Make line search in our timestamp solving code more correct We had a mix of the newton's method and equality constrained primal-dual solver strategy in the same algorithm. Move over to using the primal-dual algorithm in https://web.stanford.edu/~boyd/cvxbook/bv_cvxbook.pdf Algoritym 10.2 fully. Line search was occasionally getting stuck at a local minima. To fix that, we add a limit to how small a step it will take. This makes it so we always make some progress, even if it isn't far, and solves both the logs where we need line search, and the logs where line search hurts convergence. Change-Id: I464e3f65f79bd42c50f7bc52d00337d7b22bf515 Signed-off-by: James Kuszmaul <james.kuszmaul@bluerivertech.com>

commit: a442ef55c9707f15c153adb10ed3470347822e0d [log] [tgz]

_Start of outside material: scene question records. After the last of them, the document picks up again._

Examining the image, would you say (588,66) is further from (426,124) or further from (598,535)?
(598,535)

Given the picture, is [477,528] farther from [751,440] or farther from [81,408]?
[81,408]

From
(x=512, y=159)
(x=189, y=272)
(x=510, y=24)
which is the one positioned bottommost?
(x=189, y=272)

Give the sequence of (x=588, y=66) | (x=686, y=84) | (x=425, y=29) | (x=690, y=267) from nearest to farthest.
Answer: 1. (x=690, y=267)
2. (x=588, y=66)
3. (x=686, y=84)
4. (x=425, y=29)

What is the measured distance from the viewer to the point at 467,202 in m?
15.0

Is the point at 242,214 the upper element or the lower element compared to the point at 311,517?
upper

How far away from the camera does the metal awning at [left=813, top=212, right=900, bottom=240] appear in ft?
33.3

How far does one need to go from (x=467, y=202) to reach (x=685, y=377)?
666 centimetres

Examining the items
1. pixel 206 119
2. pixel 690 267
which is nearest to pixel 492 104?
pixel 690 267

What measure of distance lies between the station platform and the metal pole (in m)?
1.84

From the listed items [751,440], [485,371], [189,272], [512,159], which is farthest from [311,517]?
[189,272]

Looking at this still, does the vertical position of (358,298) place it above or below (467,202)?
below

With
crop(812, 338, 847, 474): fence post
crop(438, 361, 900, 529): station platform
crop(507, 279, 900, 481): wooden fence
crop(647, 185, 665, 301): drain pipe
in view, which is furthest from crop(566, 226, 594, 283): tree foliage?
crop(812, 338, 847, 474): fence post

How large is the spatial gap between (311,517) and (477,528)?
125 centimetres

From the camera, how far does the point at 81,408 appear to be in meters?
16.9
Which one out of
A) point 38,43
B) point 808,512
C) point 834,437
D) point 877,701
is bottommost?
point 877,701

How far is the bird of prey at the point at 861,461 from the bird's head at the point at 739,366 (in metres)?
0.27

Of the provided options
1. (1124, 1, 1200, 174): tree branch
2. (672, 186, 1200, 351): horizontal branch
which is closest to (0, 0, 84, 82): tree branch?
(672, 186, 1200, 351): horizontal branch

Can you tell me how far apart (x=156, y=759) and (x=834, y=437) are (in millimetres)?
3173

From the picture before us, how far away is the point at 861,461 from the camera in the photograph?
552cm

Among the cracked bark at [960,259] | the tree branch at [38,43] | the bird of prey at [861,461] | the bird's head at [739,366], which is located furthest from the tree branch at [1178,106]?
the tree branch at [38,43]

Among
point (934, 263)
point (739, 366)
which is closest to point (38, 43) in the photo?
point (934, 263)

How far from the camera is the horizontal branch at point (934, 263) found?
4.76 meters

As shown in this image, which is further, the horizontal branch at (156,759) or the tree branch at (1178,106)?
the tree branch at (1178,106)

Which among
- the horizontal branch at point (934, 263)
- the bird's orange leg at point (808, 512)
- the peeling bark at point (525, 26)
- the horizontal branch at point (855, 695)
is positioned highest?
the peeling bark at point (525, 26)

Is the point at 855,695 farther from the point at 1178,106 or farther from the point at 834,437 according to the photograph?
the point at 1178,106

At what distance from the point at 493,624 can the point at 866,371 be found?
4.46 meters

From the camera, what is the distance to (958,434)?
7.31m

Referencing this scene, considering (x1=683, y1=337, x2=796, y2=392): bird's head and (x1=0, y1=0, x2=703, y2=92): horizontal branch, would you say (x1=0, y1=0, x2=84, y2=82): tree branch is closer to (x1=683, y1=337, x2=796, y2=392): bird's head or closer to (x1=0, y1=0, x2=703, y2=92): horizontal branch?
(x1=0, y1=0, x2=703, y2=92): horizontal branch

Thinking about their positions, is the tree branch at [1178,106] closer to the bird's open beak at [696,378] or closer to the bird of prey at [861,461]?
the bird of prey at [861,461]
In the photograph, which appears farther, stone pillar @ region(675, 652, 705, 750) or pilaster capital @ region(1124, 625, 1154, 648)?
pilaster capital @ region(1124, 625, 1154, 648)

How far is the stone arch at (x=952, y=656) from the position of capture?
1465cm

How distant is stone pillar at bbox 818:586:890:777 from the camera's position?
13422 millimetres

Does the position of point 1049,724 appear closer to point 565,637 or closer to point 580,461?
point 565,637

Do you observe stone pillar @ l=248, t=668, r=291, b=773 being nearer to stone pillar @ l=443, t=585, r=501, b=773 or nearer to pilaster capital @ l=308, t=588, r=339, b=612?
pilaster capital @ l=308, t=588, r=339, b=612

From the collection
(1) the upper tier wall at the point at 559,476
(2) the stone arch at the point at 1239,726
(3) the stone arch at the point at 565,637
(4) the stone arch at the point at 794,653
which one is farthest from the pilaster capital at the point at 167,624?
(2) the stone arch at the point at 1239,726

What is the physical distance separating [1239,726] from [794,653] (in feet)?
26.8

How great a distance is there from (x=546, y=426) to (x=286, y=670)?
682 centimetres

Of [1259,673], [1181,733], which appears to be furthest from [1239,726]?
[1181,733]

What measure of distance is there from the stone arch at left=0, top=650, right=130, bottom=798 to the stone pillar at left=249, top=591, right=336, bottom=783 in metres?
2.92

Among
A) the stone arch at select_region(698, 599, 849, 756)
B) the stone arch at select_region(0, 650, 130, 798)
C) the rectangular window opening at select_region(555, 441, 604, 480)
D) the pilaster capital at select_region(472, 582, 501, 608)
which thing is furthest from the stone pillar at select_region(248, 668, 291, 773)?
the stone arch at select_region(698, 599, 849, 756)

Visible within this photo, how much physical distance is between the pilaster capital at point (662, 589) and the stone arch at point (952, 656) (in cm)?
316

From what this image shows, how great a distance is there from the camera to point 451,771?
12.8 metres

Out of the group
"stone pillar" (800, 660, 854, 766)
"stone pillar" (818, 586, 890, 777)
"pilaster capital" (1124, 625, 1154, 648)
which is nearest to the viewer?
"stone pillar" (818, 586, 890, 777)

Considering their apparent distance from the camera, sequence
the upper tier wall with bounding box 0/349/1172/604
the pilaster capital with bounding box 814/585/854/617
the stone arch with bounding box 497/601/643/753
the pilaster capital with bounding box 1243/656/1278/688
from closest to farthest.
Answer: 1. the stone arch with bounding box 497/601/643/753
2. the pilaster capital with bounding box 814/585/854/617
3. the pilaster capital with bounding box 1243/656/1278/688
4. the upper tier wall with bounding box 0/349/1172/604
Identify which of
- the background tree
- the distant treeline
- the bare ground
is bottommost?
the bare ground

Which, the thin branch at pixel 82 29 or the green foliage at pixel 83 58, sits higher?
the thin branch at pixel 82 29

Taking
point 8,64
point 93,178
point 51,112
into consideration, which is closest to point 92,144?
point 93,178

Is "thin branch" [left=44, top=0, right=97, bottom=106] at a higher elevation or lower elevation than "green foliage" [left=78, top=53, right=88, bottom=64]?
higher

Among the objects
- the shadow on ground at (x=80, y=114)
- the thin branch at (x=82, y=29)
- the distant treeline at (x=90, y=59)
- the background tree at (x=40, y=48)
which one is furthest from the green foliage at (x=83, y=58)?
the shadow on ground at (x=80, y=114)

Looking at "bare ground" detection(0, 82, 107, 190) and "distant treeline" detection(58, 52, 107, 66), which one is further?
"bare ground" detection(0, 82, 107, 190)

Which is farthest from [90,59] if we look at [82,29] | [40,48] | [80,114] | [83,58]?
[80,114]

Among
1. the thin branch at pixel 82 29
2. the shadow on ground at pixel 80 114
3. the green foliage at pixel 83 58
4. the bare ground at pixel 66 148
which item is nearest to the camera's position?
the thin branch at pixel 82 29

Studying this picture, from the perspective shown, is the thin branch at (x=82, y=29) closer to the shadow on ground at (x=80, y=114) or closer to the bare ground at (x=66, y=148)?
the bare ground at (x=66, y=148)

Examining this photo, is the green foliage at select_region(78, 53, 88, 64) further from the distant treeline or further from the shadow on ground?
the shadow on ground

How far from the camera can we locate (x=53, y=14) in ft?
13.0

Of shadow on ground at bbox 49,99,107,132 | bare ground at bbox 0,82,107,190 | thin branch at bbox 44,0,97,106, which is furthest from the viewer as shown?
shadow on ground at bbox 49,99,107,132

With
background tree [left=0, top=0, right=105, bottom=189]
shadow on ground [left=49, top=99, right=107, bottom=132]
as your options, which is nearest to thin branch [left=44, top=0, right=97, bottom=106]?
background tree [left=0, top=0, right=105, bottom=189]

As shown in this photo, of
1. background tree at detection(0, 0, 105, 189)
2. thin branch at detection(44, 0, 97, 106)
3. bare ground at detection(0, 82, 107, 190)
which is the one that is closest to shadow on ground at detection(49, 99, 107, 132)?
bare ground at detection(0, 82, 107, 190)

author: Austin Schuh <austin.schuh@bluerivertech.com> Thu Sep 28 12:57:12 2023 -0700
committer: James Kuszmaul <james.kuszmaul@bluerivertech.com> Mon Oct 02 13:21:29 2023 -0700
tree: be99b6b761a9fc408d3c2af9b106424173ab58a0
parent: 91b1c67aeefea012882e4e54c55c93fc924fa739 [diff]
diff --git a/aos/network/multinode_timestamp_filter.cc b/aos/network/multinode_timestamp_filter.cc
index ddb7864..55b6b02 100644
--- a/aos/network/multinode_timestamp_filter.cc
+++ b/aos/network/multinode_timestamp_filter.cc

@@ -459,7 +459,8 @@
   return result;
 }
 
-Eigen::VectorXd NewtonSolver::Newton(const Problem::Derivatives &derivatives,
+Eigen::VectorXd NewtonSolver::Newton(const Eigen::Ref<const Eigen::VectorXd> y,
+                                     const Problem::Derivatives &derivatives,
                                      size_t iteration) {
   // https://www.cs.purdue.edu/homes/jhonorio/16spring-cs52000-equality.pdf
   // https://web.stanford.edu/~boyd/cvxbook/bv_cvxbook.pdf chapter 10 is good
@@ -479,6 +480,10 @@
   Eigen::VectorXd b = Eigen::VectorXd::Zero(a.rows());
   b.block(0, 0, derivatives.gradient.rows(), 1) = -derivatives.gradient;
   if (derivatives.Axmb.rows()) {
+    const Eigen::Ref<const Eigen::VectorXd> v =
+        y.block(derivatives.hessian.rows(), 0, derivatives.A.rows(), 1);
+    b.block(0, 0, derivatives.gradient.rows(), 1) -=
+        derivatives.A.transpose() * v;
     b.block(derivatives.gradient.rows(), 0, derivatives.Axmb.rows(), 1) =
         -derivatives.Axmb;
   }
@@ -517,9 +522,6 @@
   // Note: all the prints are transposed so they fit on one line instead of
   // having a ton of massive column vectors being printed all the time.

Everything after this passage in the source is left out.